Saved entries →
========
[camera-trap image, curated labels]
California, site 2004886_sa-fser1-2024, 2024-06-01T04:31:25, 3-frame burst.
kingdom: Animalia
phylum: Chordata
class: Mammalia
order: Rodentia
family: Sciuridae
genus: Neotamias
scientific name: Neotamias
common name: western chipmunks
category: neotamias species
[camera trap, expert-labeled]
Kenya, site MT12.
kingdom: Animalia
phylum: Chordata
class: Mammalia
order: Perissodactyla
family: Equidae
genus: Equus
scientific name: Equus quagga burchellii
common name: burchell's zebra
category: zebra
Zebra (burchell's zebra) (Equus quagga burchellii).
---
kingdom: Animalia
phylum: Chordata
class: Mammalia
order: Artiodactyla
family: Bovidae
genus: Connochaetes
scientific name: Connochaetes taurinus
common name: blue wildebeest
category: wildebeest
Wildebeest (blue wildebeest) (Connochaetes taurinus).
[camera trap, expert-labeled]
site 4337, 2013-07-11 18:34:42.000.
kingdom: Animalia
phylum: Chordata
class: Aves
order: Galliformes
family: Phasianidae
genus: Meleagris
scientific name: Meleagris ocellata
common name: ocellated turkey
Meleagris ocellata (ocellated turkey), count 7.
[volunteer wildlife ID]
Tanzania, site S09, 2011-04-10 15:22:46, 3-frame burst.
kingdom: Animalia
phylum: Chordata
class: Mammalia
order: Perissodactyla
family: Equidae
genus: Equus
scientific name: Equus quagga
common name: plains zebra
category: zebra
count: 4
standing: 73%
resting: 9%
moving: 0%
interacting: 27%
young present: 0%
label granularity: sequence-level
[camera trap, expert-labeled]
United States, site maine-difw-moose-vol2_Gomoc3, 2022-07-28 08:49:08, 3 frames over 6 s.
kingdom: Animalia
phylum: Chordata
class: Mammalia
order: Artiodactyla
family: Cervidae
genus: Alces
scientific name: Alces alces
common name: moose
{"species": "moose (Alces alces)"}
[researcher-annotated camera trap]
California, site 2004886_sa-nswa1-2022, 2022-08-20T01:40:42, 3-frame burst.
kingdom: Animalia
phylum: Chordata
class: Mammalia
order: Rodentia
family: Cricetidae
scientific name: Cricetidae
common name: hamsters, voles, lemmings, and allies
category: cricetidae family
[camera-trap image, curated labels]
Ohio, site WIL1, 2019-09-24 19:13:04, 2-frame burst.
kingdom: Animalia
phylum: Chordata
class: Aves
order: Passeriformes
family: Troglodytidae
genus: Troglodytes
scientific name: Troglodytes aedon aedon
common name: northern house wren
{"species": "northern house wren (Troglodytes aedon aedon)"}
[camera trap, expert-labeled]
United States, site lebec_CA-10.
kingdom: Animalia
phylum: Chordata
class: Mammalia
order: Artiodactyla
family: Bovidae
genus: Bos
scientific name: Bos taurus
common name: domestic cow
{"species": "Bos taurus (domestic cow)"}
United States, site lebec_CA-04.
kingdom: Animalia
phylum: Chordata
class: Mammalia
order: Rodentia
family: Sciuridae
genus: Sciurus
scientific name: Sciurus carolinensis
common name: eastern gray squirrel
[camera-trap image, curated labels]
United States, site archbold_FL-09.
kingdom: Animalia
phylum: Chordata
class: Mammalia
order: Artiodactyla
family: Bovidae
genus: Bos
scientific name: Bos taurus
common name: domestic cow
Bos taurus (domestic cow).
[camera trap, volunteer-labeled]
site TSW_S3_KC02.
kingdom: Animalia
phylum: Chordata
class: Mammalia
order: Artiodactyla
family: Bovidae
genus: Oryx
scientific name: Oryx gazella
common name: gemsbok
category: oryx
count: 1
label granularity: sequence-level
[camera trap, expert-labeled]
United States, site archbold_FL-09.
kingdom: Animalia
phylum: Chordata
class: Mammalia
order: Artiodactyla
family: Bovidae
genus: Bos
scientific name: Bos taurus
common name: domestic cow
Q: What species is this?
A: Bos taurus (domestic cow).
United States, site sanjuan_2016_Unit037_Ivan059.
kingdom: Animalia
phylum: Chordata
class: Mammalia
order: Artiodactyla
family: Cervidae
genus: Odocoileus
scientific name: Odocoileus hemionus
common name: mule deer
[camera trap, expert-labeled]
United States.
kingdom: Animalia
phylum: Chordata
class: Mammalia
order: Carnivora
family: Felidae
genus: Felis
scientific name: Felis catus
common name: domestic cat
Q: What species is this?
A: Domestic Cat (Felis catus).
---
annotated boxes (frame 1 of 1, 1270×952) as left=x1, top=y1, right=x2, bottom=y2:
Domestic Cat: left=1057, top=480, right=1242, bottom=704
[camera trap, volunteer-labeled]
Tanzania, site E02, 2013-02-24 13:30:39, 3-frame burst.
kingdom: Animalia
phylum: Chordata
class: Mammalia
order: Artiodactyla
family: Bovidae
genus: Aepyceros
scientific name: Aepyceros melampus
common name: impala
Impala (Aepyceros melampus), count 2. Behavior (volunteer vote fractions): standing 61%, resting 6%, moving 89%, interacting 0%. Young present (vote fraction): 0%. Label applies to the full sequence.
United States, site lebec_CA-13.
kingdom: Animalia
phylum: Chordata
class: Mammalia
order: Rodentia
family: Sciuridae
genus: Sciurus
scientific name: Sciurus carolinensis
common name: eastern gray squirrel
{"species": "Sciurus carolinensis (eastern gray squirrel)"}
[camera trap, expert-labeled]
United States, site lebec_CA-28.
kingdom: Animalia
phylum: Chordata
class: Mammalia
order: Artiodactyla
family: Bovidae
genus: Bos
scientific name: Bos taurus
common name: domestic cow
========
Your instructions → An exact repetition of all the entries is required.

Task answer →
[camera-trap image, curated labels]
California, site 2004886_sa-fser1-2024, 2024-06-01T04:31:25, 3-frame burst.
kingdom: Animalia
phylum: Chordata
class: Mammalia
order: Rodentia
family: Sciuridae
genus: Neotamias
scientific name: Neotamias
common name: western chipmunks
category: neotamias species
[camera trap, expert-labeled]
Kenya, site MT12.
kingdom: Animalia
phylum: Chordata
class: Mammalia
order: Perissodactyla
family: Equidae
genus: Equus
scientific name: Equus quagga burchellii
common name: burchell's zebra
category: zebra
Zebra (burchell's zebra) (Equus quagga burchellii).
---
kingdom: Animalia
phylum: Chordata
class: Mammalia
order: Artiodactyla
family: Bovidae
genus: Connochaetes
scientific name: Connochaetes taurinus
common name: blue wildebeest
category: wildebeest
Wildebeest (blue wildebeest) (Connochaetes taurinus).
[camera trap, expert-labeled]
site 4337, 2013-07-11 18:34:42.000.
kingdom: Animalia
phylum: Chordata
class: Aves
order: Galliformes
family: Phasianidae
genus: Meleagris
scientific name: Meleagris ocellata
common name: ocellated turkey
Meleagris ocellata (ocellated turkey), count 7.
[volunteer wildlife ID]
Tanzania, site S09, 2011-04-10 15:22:46, 3-frame burst.
kingdom: Animalia
phylum: Chordata
class: Mammalia
order: Perissodactyla
family: Equidae
genus: Equus
scientific name: Equus quagga
common name: plains zebra
category: zebra
count: 4
standing: 73%
resting: 9%
moving: 0%
interacting: 27%
young present: 0%
label granularity: sequence-level
[camera trap, expert-labeled]
United States, site maine-difw-moose-vol2_Gomoc3, 2022-07-28 08:49:08, 3 frames over 6 s.
kingdom: Animalia
phylum: Chordata
class: Mammalia
order: Artiodactyla
family: Cervidae
genus: Alces
scientific name: Alces alces
common name: moose
{"species": "moose (Alces alces)"}
[researcher-annotated camera trap]
California, site 2004886_sa-nswa1-2022, 2022-08-20T01:40:42, 3-frame burst.
kingdom: Animalia
phylum: Chordata
class: Mammalia
order: Rodentia
family: Cricetidae
scientific name: Cricetidae
common name: hamsters, voles, lemmings, and allies
category: cricetidae family
[camera-trap image, curated labels]
Ohio, site WIL1, 2019-09-24 19:13:04, 2-frame burst.
kingdom: Animalia
phylum: Chordata
class: Aves
order: Passeriformes
family: Troglodytidae
genus: Troglodytes
scientific name: Troglodytes aedon aedon
common name: northern house wren
{"species": "northern house wren (Troglodytes aedon aedon)"}
[camera trap, expert-labeled]
United States, site lebec_CA-10.
kingdom: Animalia
phylum: Chordata
class: Mammalia
order: Artiodactyla
family: Bovidae
genus: Bos
scientific name: Bos taurus
common name: domestic cow
{"species": "Bos taurus (domestic cow)"}
United States, site lebec_CA-04.
kingdom: Animalia
phylum: Chordata
class: Mammalia
order: Rodentia
family: Sciuridae
genus: Sciurus
scientific name: Sciurus carolinensis
common name: eastern gray squirrel
[camera-trap image, curated labels]
United States, site archbold_FL-09.
kingdom: Animalia
phylum: Chordata
class: Mammalia
order: Artiodactyla
family: Bovidae
genus: Bos
scientific name: Bos taurus
common name: domestic cow
Bos taurus (domestic cow).
[camera trap, volunteer-labeled]
site TSW_S3_KC02.
kingdom: Animalia
phylum: Chordata
class: Mammalia
order: Artiodactyla
family: Bovidae
genus: Oryx
scientific name: Oryx gazella
common name: gemsbok
category: oryx
count: 1
label granularity: sequence-level
[camera trap, expert-labeled]
United States, site archbold_FL-09.
kingdom: Animalia
phylum: Chordata
class: Mammalia
order: Artiodactyla
family: Bovidae
genus: Bos
scientific name: Bos taurus
common name: domestic cow
Q: What species is this?
A: Bos taurus (domestic cow).
United States, site sanjuan_2016_Unit037_Ivan059.
kingdom: Animalia
phylum: Chordata
class: Mammalia
order: Artiodactyla
family: Cervidae
genus: Odocoileus
scientific name: Odocoileus hemionus
common name: mule deer
[camera trap, expert-labeled]
United States.
kingdom: Animalia
phylum: Chordata
class: Mammalia
order: Carnivora
family: Felidae
genus: Felis
scientific name: Felis catus
common name: domestic cat
Q: What species is this?
A: Domestic Cat (Felis catus).
---
annotated boxes (frame 1 of 1, 1270×952) as left=x1, top=y1, right=x2, bottom=y2:
Domestic Cat: left=1057, top=480, right=1242, bottom=704
[camera trap, volunteer-labeled]
Tanzania, site E02, 2013-02-24 13:30:39, 3-frame burst.
kingdom: Animalia
phylum: Chordata
class: Mammalia
order: Artiodactyla
family: Bovidae
genus: Aepyceros
scientific name: Aepyceros melampus
common name: impala
Impala (Aepyceros melampus), count 2. Behavior (volunteer vote fractions): standing 61%, resting 6%, moving 89%, interacting 0%. Young present (vote fraction): 0%. Label applies to the full sequence.
United States, site lebec_CA-13.
kingdom: Animalia
phylum: Chordata
class: Mammalia
order: Rodentia
family: Sciuridae
genus: Sciurus
scientific name: Sciurus carolinensis
common name: eastern gray squirrel
{"species": "Sciurus carolinensis (eastern gray squirrel)"}
[camera trap, expert-labeled]
United States, site lebec_CA-28.
kingdom: Animalia
phylum: Chordata
class: Mammalia
order: Artiodactyla
family: Bovidae
genus: Bos
scientific name: Bos taurus
common name: domestic cow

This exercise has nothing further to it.